WORK INSTRUCTION 1
From the blog post about Saudi women that follows, list the things Saudi women may be unable to do without their guardians' consent.
WORK INSTRUCTION 2
Check each statement against the blog post about Saudi women below and answer yes or no, quoting the words that decide it.
(a) Most Saudi women work outside the home.
(b) Domestic violence in the country is mostly reported.
(c) Abused women are most often sent back to their abuser.
WORK INSTRUCTION 3
In the blog post about Saudi women below, how long does a woman often end up waiting for a driver to pick her up?

Friday, November 8, 2013

A Queen, but..."


Photo by:  Areej Adel Albagshy

I can't tell you how many times I have heard from Saudi men how spoiled women in Saudi Arabia are or how Saudi women are treated like queens.  It perturbs me.  On the one hand, yes - most Saudi women do not work outside the home and most have maids to do the housework and raise their kids.  Yes, many Saudi women have drivers and many routinely shop until they drop.

But on the other side of the coin is a much darker truth.  Women have drivers because they are not allowed to drive in this country.  You might think having a driver is luxurious and desirable, but waiting around for three hours for a driver to come and pick you up (as often happens) to take you back home in the wee hours of the morning is not luxurious or desirable.  Many times I have seen little boys - whose ages aren't even in the double digits - driving here, often with a carload of Saudi women in the back seat. 
Photo by:  Areej Adel Albagshy
Domestic violence is rampant here and largely unreported.  Abused women are most often returned directly to their abuser, who is also the woman's legal guardian all of her life.  Under the guardianship system, Saudi women have the legal status of children, unable to travel, marry, attend school, or even to seek medical attention in some cases without the consent of their guardians. 

Women at malls and other public places are also regularly harassed by Saudi men and for the most part, Saudi men continue to get away with this bad behavior.  What’s really annoying is that the blame is always placed on women, even though women are the ones who are being harassed.  But no matter what, in this society, it always seems to be the women’s fault.

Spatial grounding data
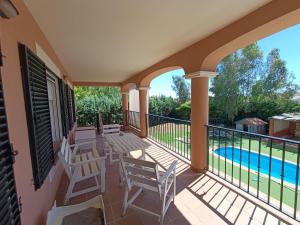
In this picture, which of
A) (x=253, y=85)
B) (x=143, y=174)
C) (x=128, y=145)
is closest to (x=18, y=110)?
(x=143, y=174)

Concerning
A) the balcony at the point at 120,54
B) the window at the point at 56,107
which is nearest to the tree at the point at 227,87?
the balcony at the point at 120,54

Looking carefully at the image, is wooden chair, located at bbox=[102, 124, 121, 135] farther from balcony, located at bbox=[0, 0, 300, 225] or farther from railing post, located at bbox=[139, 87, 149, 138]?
railing post, located at bbox=[139, 87, 149, 138]

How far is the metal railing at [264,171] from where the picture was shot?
1995 millimetres

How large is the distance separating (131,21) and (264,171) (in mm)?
5788

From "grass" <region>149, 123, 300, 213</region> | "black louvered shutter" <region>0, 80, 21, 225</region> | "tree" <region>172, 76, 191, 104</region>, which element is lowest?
"grass" <region>149, 123, 300, 213</region>

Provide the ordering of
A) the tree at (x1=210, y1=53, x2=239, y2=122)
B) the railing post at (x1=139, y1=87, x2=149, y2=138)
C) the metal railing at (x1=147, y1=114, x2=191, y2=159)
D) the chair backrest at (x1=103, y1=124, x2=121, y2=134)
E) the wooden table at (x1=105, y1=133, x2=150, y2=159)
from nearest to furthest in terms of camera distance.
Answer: the wooden table at (x1=105, y1=133, x2=150, y2=159), the metal railing at (x1=147, y1=114, x2=191, y2=159), the chair backrest at (x1=103, y1=124, x2=121, y2=134), the railing post at (x1=139, y1=87, x2=149, y2=138), the tree at (x1=210, y1=53, x2=239, y2=122)

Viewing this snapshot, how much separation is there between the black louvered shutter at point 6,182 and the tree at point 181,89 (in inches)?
668

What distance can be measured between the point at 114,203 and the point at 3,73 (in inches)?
76.7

EXPECTED ANSWER 1
Travel, marry, attend school, and, in some cases, seek medical attention.

EXPECTED ANSWER 2
(a) No: "most Saudi women do not work outside the home"
(b) No: "Domestic violence is rampant here and largely unreported."
(c) Yes: "Abused women are most often returned directly to their abuser"

EXPECTED ANSWER 3
Three hours.